If you saw the first television ad campaign on behalf of ObamaCare being put out by the president’s former campaign-turned-“advocacy”group Organizing for Action the other day, the much-touted rebates — from what the Obama administration has so wisely deemed to be “inefficient” health insurers, coming certain consumers’ way soon — will be fresh in your mind. They want to be very sure to keep up appearances about the “affordable” part of the charade and to make sure that Americans know about all of the favors they’re so generously bestowing, you see.

Part and parcel of ObamaCare is the law’s medical loss ratio rule, which requires that health insurers spend at least 80 percent of their collected premiums on actual medical care rather than administrative and other costs (man, what if we held the government to the same efficiency standard?); if not, they are now required to rebate the difference to the consumer. Last year was the first year the regulations were in full effect, and insurers sent out about $1 billion in rebates nationwide; this year, that number looks like it’s going to be about $500 million, per Politico:

Insurers who failed to meet Obamacare efficiency rules will return $500 million to consumers across the country this summer, the Obama administration announced Thursday — but the chunk of change Americans will see depends heavily on where they live.

state-by-state breakdown of where rebates are headed suggests recipients in Washington state will see the biggest checks, with 3,000 consumers due to receive rebates of more than $500 each. Rhode Islanders will see the least per person, with an average of $43 in rebates slated for 1,265 plan holders.

The bulk of the rebates are headed to California, where 1.4 million people will receive rebates averaging $71 each, and Texas, where 726,000 residents are due checks averaging $95.

ObamaCare supporters and Democrats are already hailing the forthcoming rebates as evidence of the law’s effectiveness in dealing out transparency, efficiency, and general peace and justice everywhere, but there’s a bit of a problem with the law’s logic. Peter Suderman explained it at Reason last fall:

Why are economists so sour on the provision? The worry is that rather than look for ways to control costs, insurers will simply let spending balloon, leading to higher premiums — and bigger profits. It’s easier to cover someone’s health costs on 80 percent of $1,000 than it is on 80 percent of $100. And because insurer profits and other administrative costs must come from the remaining 20 percent, there’s a larger pool from which to draw profits and business expenses.

And sure enough, as the Heritage Foundation outlined this week:

Claim: “$150 Average Rebate in 2012”

Fact: This talking point refers to Obamacare’s medical-loss ratio provision, which imposes price controls on insurance companies, forcing them to pay rebates to consumers if they do not meet Obamacare’s arbitrary standards. The Kaiser Family Foundation reported last yearthat rebates would be issued to plans covering 3.4 million people, or only about 1 percent of the population. The Kaiser report admitted that the rebates “are not particularly large in many instances.” While candidate Obama promised that premiums would go down by $2,500 by the end of his first term, the average employer premium has actually gone up by $3,065—from$12,680 in 2008 to $15,745 in 2012, according to Kaiser data.

But of course, as Suderman said, a check in the mail is much more easily visible than cost restraint. Thanks, ObamaCare!

__Given material__.

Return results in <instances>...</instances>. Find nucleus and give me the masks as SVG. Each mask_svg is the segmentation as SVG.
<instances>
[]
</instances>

__Problem 1__.
Name each state for which the text on ObamaCare rebates gives rebate figures.
__Problem 2__.
According to the text on ObamaCare rebates, about how much did insurers send out in rebates nationwide in the first year the regulations were fully in effect?
__Problem 3__.
Reproduce the passage of the ObamaCare rebate text word for word, starting with "And sure enough, as" and going on through "to Kaiser data.".

__Exercise output 1__.
Washington, Rhode Island, California, Texas

__Exercise output 2__.
About $1 billion.

__Exercise output 3__.
And sure enough, as the Heritage Foundation outlined this week:

Claim: “$150 Average Rebate in 2012”

Fact: This talking point refers to Obamacare’s medical-loss ratio provision, which imposes price controls on insurance companies, forcing them to pay rebates to consumers if they do not meet Obamacare’s arbitrary standards. The Kaiser Family Foundation reported last yearthat rebates would be issued to plans covering 3.4 million people, or only about 1 percent of the population. The Kaiser report admitted that the rebates “are not particularly large in many instances.” While candidate Obama promised that premiums would go down by $2,500 by the end of his first term, the average employer premium has actually gone up by $3,065—from$12,680 in 2008 to $15,745 in 2012, according to Kaiser data.